The number of hotels and inns being sold online as affected by the ongoing Covid-19 pandemic has caught the attention of UGM Center for Tourism Studies (Puspar) researcher Prof. Baiquni. According to him, such occurs because business actors in the accommodation sector are no longer able to survive due to the drastically decreasing number of tourists visiting.
“It is a tough test for accommodation and transportation providers as hotels experience a decline in visitor numbers. I think those hotels certainly have taken into account their business circumstances, whether they need to sell, survive, or diversify business activities,” said Baiquni, Wednesday (10/2).
Apart from hotels and inns, he said transportation service providers and tour and travel businesses faced similar adversity. “Currently, many hotels are empty, and vehicles are parked, from big buses to rental cars. They cannot provide any service as nobody orders theirs,” he said.
According to him, it is an inevitable consequence of pandemic circumstances in which the government must impose travel restrictions and even quarantine policies in several destinations. “This is the consequence of a global outbreak of highly infectious disease. Everyone avoids both domestic and overseas travel as long trips pose risks of the disease,” he said.
Although there would be an eased policy for the vaccinated to travel between countries and regions, he believed it could not guarantee tourism rebound. “Current economic situation has decreased the income of prospective tourists, thus preventing them from traveling because of increasingly limited financial reasons and having to survive,” he explained.

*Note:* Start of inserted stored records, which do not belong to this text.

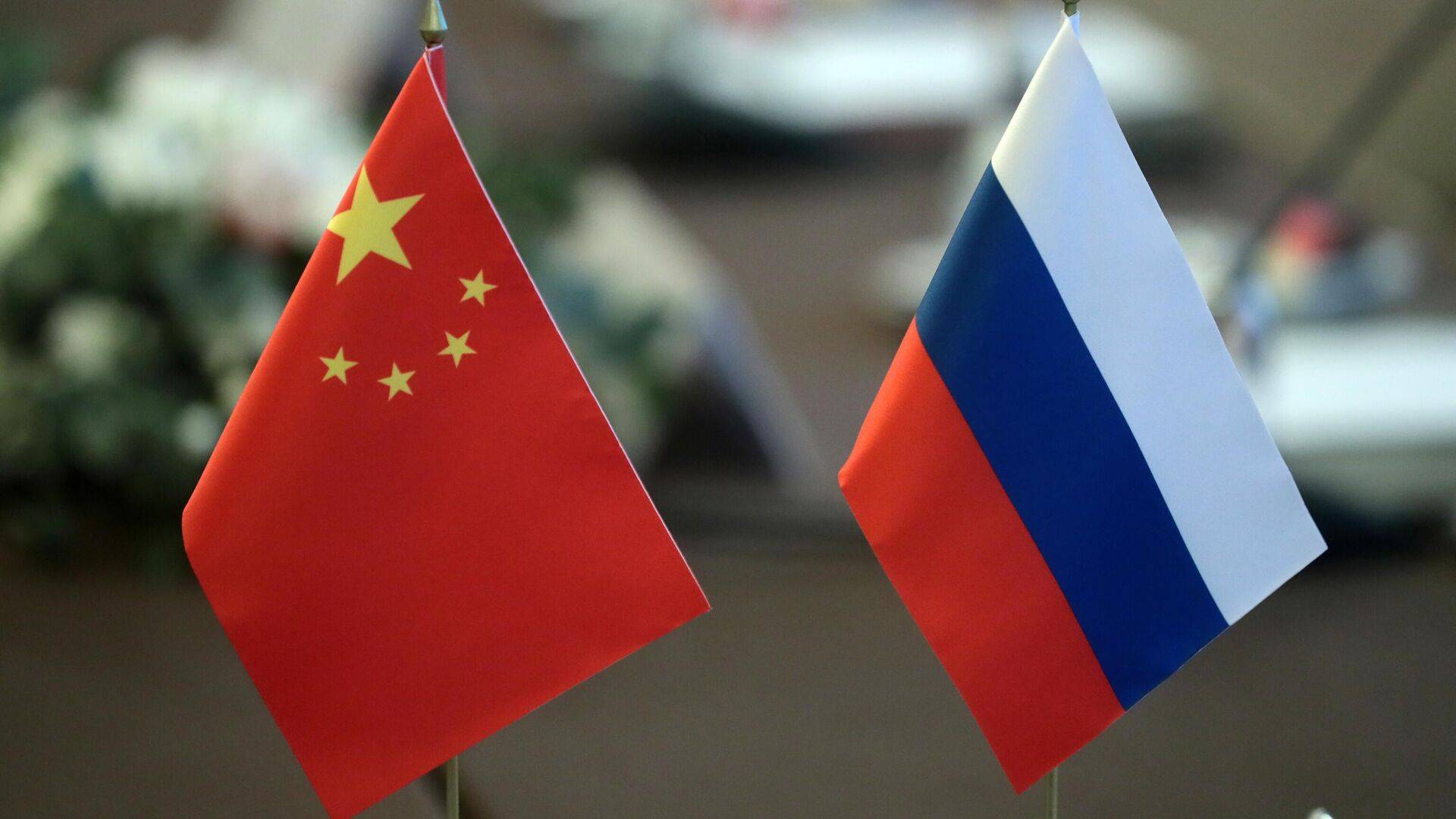 中俄核领域合作或使中国成为核超级大国？外交部：曲解中国核战略 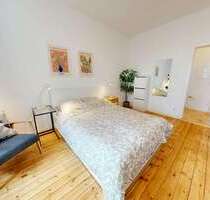 Wohnen auf Zeit in Berlin 1.490,00 €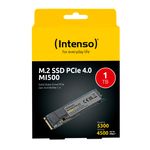 SSD-Intenso-1TB-MI500-M.2-2280-PCIe-Gen.4-x4-NVME-1.4--3836460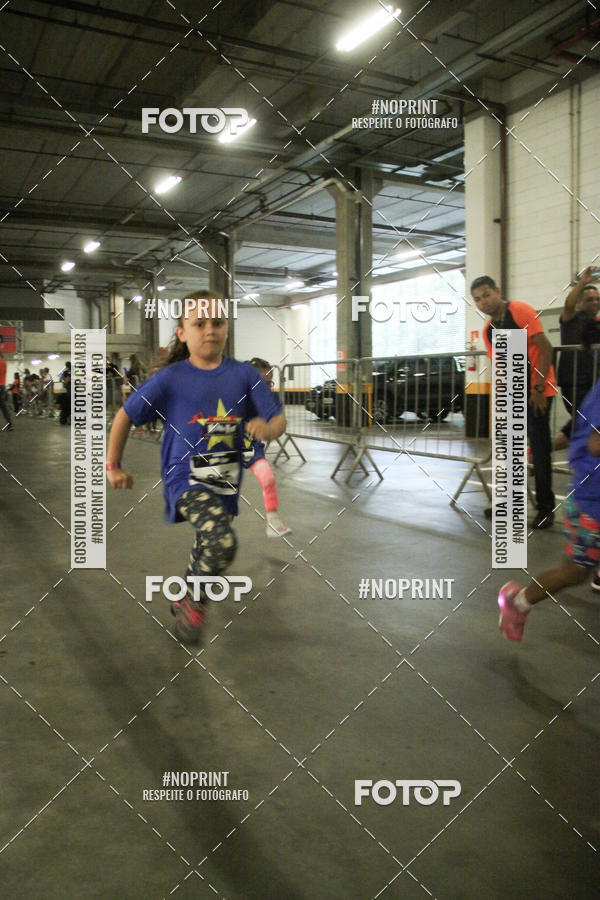 Buy your photos of the event1� Corrida Masha e o Urso no Tiet� Plaza Shopping on Fotop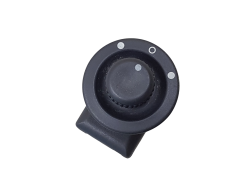 Commutateur Régulateur De Rétro Renault Clio 2 7700429992 DAV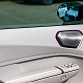 Lynk & Co 900 черный 2025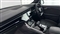 Audi SQ8 Image 2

Potential tourists who can afford travel will even choose to stay at home because destinations they want to visit have not succeeded in controlling Covid-19 cases, albeit the issuance of health protocol policies in tourist destinations. “The interest to travel has yet to regrow because of the existing worries,” he said.
According to him, the current tourism recovery strategy needs a collaboration between various tourism companies or business actors and the government to issue new, innovative policies in which economic activities and health measures can go hand in hand. “All parties need to collaborate. Also, the government has a duty to promote tourism to the foreign market once global tourism has gradually rebounded,” he said.